Rita Rastogi Kalyani, MD, an endocrinologist and assistant professor of medicine at the Johns Hopkins University School of Medicine in Baltimore, led this review which looked at three major studies of more than 11,000 men and women who were under the age of 60 and had coronary artery disease (CAD).

The researchers compared CAD in patients in terms of person-years. Person-years is the product of the number of years a population has been affected by a condition and the number of members of a population who have been affected by that condition.

While CAD rates were lower in women than men without diabetes, CAD event rates were similar among both men and women who had diabetes. The rates of CAD for women with diabetes were 17.65, 7.34 and 2.37 per 1,000 person-years for the three studies, respectively, compared with 12.86, 9.71 and 1.83 per 1,000 person-years for the men.

In evaluating just the women, the researchers found that those with diabetes had a four to five times higher CAD rate than those without the disease. Among men, however, diabetes had little or no impact on heart disease risk.

Dr. Kalyani told dailyRx News, “Men in this age group have a high risk of heart disease to begin with and the additional presence of diabetes does not seem to increase the risk of heart disease substantially further.”

As to why women experienced an increased likelihood of heart problems, Dr. Kalyani said that there may be some genetic or hormonal reasons that diabetes affects women differently. Also, men and women may not stick to heart healthy lifestyle behaviors and treatment at similar rates.

“Some other studies have suggested that therapies to prevent heart disease may not be prescribed as frequently in women with diabetes compared to men, but this requires further investigation,” she said.

Because women of any age with diabetes are at high risk of developing diabetes, Dr. Kalyani recommends that all women adopt a heart-healthy diet and lifestyle.
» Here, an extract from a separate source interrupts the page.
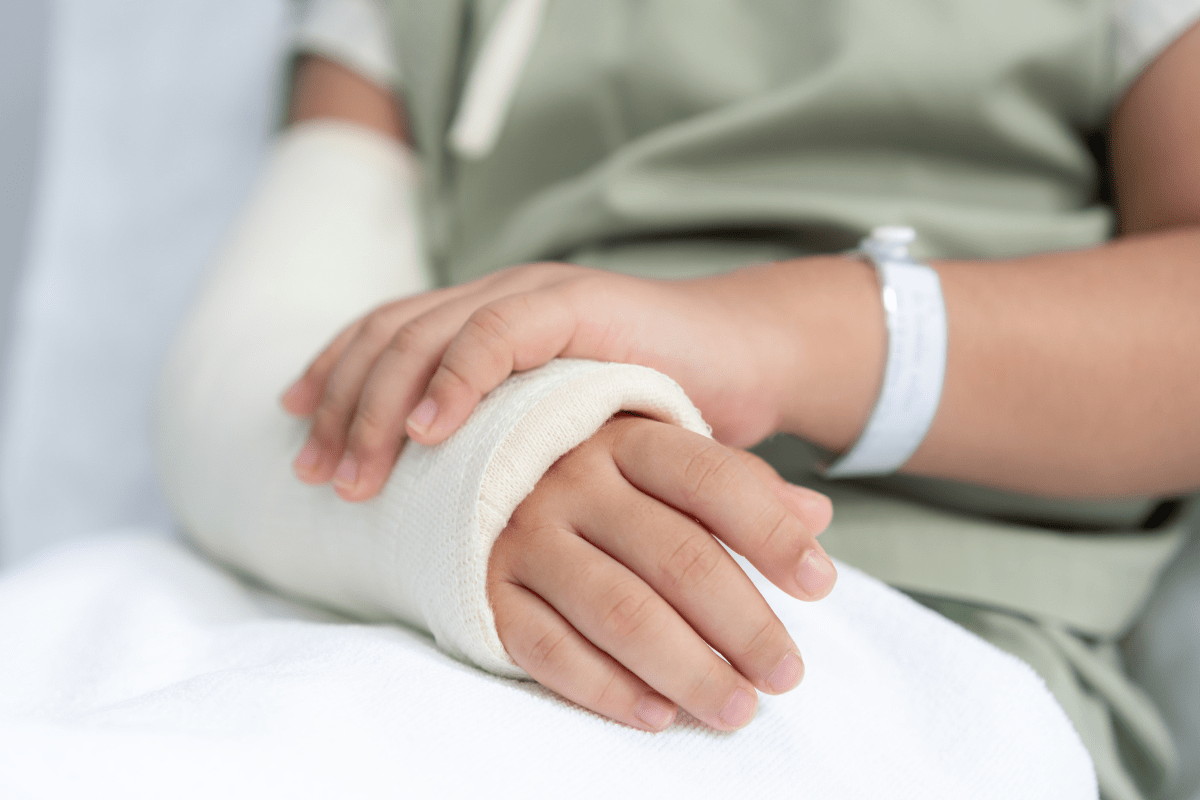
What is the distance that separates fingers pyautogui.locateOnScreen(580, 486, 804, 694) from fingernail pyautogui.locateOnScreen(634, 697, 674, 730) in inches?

“In addition,” she told dailyRx News, “women with diabetes should continue to discuss with their healthcare providers ongoing strategies to reduce their risk of developing heart disease as part of their comprehensive treatment plan.”

"There is a very interesting connection between diabetes and heart disease. It's magnesium. One of the signs of diabetes is low magnesium blood levels. The heart has the highest concentration of magnesium in the body," Carolyn Dean, MD, Medical Advisory Board Member for the non-profit Nutritional Magnesium Association, told dailyRx News.

"Several recent studies show that women who take calcium supplements have a higher risk for heart disease. This is because without the balancing mineral 'magnesium', calcium throws magnesium out of the body," said Dr. Dean, who was not involved with this study.

"The solution? Take more magnesium to treat both these conditions and try to get your calcium from your diet, not from supplements. There is a growing amount of scientific evidence pointing to high calcium/low magnesium intake leading to calcification, or hardening, of arteries (atherosclerosis — the number one cause of death in the US), osteoporosis and osteoporotic bone fractures," said Dr. Dean.

"If we consume too much calcium without sufficient magnesium, not only will we create stress within the body but the excess calcium won’t be utilized correctly and may  become toxic. Magnesium keeps calcium dissolved in the blood. Too much calcium and too little magnesium can cause some forms of arthritis, kidney stones, osteoporosis and calcification of the arteries, leading to heart attack and cardiovascular disease," she said.

"Go for a 1:2 or at the very least a 1:1 calcium-magnesium balance and use an absorbable form of magnesium such as a magnesium citrate powder,” she recommended.

This study was published on October 31 in the journal Diabetes Care.